General Discussion
In reply to the discussion: police reform ideas anybody? [View all]jmowreader
(50,557 posts)There is a psychological problem called "compassion fatigue." In essence, it is a form of PTSD.
https://en.wikipedia.org/wiki/Compassion_fatigue
You stick these guys out on the street dealing every day with domestic disputes, casualties, criminals, sovereign citizens and the like, and it's eventually going to get to them. Then add in people wanting to sue them for the slightest misstep (police brutality does not count as a slight misstep), hang a camera around their necks so every word they speak and every thing they do can be torn apart by Internal Affairs, and have civilians like you and I think of more and more awful things to do to cops if they cross the line even a millimeter...from what I can tell, Derek Chauvin was a decent officer the first few years of his career. And then after about 10 years (he joined the force in 2001) he became what he is now.
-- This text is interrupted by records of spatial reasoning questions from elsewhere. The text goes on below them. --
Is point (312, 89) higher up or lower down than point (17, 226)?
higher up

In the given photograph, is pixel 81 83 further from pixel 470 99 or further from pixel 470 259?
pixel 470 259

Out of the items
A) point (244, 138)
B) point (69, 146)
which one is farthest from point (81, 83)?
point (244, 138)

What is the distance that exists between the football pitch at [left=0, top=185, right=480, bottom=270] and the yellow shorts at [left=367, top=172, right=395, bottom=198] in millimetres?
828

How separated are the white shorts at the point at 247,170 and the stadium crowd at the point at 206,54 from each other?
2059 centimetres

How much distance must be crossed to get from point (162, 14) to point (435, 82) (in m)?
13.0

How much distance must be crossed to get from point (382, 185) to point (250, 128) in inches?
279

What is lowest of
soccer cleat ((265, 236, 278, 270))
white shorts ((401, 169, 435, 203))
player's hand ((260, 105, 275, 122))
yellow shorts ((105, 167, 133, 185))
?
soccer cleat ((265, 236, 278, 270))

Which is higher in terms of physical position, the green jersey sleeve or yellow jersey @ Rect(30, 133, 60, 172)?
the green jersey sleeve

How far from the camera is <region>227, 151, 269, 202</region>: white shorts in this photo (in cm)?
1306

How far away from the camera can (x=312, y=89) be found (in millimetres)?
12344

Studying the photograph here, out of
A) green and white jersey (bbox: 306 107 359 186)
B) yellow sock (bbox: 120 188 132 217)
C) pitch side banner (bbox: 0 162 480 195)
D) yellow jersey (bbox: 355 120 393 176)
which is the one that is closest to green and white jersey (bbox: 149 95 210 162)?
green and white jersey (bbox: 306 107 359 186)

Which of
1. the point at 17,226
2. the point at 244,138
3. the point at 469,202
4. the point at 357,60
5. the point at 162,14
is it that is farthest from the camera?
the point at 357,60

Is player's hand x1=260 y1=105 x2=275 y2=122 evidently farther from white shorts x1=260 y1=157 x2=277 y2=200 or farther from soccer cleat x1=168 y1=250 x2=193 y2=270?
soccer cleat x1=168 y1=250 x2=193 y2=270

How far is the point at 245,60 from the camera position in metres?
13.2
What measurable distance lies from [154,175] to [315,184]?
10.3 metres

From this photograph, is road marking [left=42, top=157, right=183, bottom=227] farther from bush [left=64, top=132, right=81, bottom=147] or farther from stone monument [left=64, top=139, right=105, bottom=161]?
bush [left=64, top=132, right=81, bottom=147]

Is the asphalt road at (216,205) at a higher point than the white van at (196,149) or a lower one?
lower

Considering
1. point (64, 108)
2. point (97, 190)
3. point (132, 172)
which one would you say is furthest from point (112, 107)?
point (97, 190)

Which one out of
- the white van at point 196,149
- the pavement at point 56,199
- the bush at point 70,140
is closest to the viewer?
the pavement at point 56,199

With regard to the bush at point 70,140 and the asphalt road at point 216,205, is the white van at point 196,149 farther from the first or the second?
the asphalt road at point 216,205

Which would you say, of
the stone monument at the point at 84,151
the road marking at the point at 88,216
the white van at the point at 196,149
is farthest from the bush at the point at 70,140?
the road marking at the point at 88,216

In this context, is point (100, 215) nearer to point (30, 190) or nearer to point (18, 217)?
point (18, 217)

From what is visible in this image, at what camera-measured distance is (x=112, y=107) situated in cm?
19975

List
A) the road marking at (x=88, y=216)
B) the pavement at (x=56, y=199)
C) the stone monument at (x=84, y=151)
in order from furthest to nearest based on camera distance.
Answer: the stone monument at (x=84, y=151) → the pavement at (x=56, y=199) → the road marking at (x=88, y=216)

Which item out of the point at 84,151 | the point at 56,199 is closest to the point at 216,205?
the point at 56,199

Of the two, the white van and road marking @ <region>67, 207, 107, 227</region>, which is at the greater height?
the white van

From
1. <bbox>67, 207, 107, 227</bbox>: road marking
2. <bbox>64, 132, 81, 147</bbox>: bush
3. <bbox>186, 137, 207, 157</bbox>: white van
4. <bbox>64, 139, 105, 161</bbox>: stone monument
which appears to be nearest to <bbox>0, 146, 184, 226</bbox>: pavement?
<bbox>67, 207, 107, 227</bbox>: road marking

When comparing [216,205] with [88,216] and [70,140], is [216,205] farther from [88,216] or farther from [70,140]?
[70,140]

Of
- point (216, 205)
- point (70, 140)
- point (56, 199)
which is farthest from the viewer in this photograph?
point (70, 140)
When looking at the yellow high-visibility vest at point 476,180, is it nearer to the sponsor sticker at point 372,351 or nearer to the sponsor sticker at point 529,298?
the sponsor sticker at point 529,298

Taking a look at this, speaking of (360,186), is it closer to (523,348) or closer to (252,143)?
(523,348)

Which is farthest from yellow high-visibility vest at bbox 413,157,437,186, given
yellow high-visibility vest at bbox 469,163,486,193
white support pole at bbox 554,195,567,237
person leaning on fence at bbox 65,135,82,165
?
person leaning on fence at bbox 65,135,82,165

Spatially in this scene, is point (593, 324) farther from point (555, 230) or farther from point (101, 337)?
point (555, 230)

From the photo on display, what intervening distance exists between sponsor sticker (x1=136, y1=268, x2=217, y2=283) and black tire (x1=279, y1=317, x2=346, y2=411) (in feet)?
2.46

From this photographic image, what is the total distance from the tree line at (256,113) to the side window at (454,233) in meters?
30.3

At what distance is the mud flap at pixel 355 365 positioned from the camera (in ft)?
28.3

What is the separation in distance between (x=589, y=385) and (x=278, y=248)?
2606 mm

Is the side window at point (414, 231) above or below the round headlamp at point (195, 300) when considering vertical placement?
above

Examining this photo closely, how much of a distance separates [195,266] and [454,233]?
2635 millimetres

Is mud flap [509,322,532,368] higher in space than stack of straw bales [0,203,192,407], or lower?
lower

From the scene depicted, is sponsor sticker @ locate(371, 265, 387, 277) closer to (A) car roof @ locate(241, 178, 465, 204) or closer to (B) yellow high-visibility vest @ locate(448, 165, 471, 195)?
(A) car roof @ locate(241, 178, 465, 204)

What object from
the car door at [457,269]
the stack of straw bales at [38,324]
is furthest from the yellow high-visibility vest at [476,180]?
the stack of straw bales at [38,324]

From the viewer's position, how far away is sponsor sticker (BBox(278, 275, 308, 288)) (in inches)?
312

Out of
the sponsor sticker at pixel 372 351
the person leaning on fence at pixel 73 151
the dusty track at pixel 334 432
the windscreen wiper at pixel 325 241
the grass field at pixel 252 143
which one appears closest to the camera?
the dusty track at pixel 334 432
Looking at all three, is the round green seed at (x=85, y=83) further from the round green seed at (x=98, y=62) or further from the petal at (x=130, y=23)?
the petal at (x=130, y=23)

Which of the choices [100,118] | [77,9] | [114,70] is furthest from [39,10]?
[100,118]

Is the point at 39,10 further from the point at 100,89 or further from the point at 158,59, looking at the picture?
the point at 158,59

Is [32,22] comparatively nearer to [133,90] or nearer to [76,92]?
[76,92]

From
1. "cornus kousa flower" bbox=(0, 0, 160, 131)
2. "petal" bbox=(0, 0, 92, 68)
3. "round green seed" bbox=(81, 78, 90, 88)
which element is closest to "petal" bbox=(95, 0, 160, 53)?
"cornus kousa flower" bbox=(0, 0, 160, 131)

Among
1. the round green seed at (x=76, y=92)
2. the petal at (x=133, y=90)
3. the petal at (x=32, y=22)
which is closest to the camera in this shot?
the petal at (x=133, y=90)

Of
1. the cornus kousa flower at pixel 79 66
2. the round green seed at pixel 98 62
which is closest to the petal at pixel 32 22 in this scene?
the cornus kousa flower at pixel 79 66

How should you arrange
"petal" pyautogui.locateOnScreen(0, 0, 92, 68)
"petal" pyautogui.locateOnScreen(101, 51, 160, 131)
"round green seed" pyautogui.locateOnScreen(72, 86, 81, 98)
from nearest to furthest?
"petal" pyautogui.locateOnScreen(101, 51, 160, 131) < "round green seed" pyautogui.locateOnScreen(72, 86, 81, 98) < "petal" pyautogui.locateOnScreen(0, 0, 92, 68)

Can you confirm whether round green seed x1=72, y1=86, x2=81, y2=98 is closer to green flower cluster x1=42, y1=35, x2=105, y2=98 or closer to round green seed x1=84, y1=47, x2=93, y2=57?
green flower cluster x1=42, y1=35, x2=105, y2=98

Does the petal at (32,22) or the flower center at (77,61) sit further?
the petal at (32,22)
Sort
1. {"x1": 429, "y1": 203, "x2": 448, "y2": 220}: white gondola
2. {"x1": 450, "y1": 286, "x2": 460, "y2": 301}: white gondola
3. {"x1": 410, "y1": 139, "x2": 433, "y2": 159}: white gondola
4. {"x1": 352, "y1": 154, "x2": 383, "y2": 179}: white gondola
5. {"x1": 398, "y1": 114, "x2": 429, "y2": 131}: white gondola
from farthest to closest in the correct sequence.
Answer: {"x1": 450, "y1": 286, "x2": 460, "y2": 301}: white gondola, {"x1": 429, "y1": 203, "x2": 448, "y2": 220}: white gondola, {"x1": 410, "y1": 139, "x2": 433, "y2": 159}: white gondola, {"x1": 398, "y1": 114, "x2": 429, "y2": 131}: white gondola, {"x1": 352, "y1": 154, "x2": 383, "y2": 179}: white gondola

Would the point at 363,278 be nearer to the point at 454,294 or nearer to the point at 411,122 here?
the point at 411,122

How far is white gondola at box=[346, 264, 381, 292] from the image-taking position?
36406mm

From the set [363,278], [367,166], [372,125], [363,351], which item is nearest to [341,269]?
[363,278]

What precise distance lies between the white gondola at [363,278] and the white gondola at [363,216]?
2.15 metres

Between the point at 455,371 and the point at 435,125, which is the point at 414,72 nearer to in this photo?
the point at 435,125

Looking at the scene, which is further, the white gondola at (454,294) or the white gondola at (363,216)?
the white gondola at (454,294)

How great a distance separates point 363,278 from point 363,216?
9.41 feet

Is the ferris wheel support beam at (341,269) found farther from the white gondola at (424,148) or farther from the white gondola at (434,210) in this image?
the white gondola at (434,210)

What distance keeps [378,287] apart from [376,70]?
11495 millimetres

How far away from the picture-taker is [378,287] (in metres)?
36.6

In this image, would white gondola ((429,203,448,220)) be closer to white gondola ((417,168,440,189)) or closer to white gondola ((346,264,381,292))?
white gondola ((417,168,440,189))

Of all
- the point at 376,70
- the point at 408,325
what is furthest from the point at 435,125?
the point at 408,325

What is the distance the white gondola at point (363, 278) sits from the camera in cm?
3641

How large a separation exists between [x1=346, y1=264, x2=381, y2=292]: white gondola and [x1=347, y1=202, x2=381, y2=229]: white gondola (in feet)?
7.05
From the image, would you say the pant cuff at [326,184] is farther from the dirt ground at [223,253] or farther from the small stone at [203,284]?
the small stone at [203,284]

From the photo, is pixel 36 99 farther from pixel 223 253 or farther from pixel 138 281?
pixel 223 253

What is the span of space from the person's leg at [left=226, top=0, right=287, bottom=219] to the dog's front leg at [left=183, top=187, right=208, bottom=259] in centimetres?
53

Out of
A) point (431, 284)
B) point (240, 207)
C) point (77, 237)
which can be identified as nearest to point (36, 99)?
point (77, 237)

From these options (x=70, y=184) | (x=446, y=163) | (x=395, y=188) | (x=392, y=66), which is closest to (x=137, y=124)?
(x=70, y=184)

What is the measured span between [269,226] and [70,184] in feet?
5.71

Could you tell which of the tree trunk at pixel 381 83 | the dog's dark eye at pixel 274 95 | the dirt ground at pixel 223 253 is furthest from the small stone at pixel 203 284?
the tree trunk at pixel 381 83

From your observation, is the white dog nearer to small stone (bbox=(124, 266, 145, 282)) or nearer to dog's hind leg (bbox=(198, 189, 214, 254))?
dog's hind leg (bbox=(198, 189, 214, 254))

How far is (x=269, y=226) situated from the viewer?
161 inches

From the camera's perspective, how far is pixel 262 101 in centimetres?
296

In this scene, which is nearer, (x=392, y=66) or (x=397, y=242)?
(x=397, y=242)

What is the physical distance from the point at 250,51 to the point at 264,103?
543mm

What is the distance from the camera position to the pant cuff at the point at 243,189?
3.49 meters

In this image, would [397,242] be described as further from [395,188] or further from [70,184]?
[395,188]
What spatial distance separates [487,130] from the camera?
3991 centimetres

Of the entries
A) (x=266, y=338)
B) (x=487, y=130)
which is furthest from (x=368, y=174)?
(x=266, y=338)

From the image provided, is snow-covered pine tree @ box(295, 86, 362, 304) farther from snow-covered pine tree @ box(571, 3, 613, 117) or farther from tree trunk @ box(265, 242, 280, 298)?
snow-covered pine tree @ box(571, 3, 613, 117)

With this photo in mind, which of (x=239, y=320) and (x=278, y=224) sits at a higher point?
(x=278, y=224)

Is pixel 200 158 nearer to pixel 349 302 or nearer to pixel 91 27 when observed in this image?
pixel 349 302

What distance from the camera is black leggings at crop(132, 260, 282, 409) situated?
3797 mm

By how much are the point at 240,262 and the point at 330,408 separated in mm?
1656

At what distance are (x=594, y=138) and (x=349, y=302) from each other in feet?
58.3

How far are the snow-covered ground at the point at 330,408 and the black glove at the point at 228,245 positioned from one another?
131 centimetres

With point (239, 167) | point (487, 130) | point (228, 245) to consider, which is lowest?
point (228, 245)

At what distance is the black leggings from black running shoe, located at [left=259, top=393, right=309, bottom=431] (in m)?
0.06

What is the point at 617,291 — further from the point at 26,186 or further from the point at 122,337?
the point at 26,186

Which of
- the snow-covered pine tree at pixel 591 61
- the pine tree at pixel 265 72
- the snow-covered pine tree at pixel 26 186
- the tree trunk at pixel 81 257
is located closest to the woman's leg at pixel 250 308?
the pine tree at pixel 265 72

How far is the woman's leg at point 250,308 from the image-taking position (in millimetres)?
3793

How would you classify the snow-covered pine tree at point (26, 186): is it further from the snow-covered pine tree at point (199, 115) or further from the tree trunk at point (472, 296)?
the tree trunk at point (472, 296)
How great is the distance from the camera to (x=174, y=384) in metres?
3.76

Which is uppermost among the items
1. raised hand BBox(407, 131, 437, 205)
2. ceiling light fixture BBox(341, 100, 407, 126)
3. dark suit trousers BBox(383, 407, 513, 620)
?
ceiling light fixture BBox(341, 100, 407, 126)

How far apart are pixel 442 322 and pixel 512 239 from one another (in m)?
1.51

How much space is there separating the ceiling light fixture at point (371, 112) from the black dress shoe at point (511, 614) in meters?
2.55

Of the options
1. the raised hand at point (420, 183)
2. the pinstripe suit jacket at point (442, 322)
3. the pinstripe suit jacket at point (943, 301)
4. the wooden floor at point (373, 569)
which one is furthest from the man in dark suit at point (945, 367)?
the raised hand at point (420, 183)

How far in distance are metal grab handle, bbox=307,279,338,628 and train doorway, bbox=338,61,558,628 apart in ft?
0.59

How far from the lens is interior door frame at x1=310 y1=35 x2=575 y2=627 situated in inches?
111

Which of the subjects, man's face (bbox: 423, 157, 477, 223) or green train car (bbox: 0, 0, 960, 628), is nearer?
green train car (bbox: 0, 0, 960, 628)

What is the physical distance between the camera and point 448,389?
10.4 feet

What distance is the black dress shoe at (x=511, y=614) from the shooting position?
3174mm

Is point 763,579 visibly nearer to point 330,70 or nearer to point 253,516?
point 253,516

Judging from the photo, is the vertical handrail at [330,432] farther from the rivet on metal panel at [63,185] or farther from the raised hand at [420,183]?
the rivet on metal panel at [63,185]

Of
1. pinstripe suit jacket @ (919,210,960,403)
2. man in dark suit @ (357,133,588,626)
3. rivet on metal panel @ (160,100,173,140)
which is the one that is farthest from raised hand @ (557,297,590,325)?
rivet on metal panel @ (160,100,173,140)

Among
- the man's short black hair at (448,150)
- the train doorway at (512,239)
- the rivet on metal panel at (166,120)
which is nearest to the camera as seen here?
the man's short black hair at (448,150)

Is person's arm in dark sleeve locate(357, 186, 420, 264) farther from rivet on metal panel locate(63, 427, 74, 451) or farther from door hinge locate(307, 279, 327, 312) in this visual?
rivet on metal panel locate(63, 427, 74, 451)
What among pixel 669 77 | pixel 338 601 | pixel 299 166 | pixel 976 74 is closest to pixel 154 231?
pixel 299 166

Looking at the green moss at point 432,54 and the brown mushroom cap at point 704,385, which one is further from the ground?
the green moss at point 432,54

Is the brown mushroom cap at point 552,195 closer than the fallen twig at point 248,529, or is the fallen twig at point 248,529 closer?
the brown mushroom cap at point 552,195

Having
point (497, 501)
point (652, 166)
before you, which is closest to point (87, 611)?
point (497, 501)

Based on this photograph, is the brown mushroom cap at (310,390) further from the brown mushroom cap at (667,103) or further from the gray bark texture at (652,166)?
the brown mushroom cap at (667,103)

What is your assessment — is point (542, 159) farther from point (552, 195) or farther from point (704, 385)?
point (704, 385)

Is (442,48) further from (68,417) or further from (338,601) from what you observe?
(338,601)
This is going to take A LOT more cops, and you know in our "tax cuts fix everything" society that will never happen, but do this: There are a lot of jobs that cops can do - and not just in the police force. Once an officer has been certified and has passed probation, have the officer serve the police force for two years then rotate the officer to a job that has nothing to do with policing for a year. And by that I don't mean "give the guy the shittiest job we can think of." It could even be a private sector job, as long as it isn't a security officer job - that's policing. Government subsidies can be used to bring the officer's pay up to his or her police department pay level if the other job pays less than policing because we don't need to trade the officer's worries and stresses about policing for worries and stresses about paying their bills.
Once the officer comes back to the force, a one-month refresher course will be in order before they resume their police duties.
A year away from all the crap cops are faced with will do them a LOT of good.